§ Document text
PDF Migration from CD-ROM to WEB
The Early Days of Publishing PDF on CD-ROM
When Verity first produced Acrobat Catalog and Acrobat Search for Adobe, R.R. Donnelly was in on the deal and you could buy it from them for $5,000 plus $50.00 per CD produced. Only a few well-funded pioneers published this way.
In 1996, when Acrobat 3.0 was introduced, The Catalog and Search tools became "free" (bundled with the Acrobat application suite). No more seat charge. CDs became an exciting way to deliver paper collections in digital format to users.
I have the CDs that were distributed at the AIIM conventions in 1996 and 1997, but after that, no more free CDs were distributed. Why? My guess is that attention was already shifting to the Web as a delivery vehicle.
I personally own way too many CDs, and keeping track of them is a chore. I prefer that reference material be "stored" on the web for me, accessible on a moments notice.
Pressure to Migrate to the Web
The arrival of Acrobat 4.0 has come and gone now, but Acrobat Catalog has hardly changed from the beginning, and it has limitations.
For one, it limits use on a LAN by using hard-coded drive letters when finding indexes. If your PC happens to be configured with different drive letter assignments, the Catalog search indexes will not be found.
For another, it cannot be used by a web server to search PDF for display in the web browser.
Adobe has produced a free iFilter for Microsoft Index Server (bundled with NT), but this only extracts the text for indexing, and cannot produce search term highlighting or hit-page downloading, as can SearchPDF.
The lack of a full-text search tool from Adobe for searching PDF on the Web has created pressure.
Finally, Acrobat Catalog can not effectively build a search-index that spans multiple CDs. The is no friendly built-in way to say "please insert Disk 2". The root problem is that digital document collections can easily expand beyond the storage capacity of a single CD. Who wants the hassle of swapping CDs? The web is the solution.

§ Exercise
Please reproduce word for word the part of the PDF migration article that opens with the words "Pressure to Migrate" and closes with "as can SearchPDF.".

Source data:
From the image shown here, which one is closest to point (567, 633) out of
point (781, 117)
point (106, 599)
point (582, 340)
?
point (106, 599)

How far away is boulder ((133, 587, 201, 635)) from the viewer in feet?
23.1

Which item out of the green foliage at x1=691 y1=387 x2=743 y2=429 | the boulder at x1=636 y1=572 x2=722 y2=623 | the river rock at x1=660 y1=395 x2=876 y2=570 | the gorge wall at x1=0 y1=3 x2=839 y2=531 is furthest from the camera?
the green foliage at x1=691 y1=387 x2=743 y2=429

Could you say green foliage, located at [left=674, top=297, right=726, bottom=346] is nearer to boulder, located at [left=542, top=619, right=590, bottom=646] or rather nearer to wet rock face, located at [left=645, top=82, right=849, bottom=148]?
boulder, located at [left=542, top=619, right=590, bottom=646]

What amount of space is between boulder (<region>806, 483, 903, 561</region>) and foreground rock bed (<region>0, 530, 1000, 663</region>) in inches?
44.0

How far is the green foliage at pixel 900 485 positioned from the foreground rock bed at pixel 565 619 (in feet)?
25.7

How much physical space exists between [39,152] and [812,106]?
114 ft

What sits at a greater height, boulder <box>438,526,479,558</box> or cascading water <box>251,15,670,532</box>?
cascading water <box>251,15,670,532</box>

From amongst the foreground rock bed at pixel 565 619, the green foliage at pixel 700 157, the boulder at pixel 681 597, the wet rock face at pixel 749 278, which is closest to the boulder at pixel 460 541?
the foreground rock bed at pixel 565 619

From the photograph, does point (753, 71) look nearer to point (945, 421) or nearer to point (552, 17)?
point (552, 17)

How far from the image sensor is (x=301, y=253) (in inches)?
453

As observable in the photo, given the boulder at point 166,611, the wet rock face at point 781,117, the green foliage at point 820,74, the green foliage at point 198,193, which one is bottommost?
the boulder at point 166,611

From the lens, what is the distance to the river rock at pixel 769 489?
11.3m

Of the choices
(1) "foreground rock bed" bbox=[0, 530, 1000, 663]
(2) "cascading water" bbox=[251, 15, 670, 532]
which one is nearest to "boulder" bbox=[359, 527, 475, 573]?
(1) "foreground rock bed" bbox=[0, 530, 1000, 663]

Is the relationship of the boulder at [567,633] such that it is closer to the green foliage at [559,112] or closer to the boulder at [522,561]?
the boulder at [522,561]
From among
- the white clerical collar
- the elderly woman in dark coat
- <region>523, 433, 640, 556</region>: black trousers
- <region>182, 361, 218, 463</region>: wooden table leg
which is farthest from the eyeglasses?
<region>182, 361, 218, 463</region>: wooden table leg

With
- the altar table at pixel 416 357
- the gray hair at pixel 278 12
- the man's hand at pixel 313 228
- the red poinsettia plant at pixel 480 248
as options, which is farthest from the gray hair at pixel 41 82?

§ Response to the task
Pressure to Migrate to the Web
The arrival of Acrobat 4.0 has come and gone now, but Acrobat Catalog has hardly changed from the beginning, and it has limitations.
For one, it limits use on a LAN by using hard-coded drive letters when finding indexes. If your PC happens to be configured with different drive letter assignments, the Catalog search indexes will not be found.
For another, it cannot be used by a web server to search PDF for display in the web browser.
Adobe has produced a free iFilter for Microsoft Index Server (bundled with NT), but this only extracts the text for indexing, and cannot produce search term highlighting or hit-page downloading, as can SearchPDF.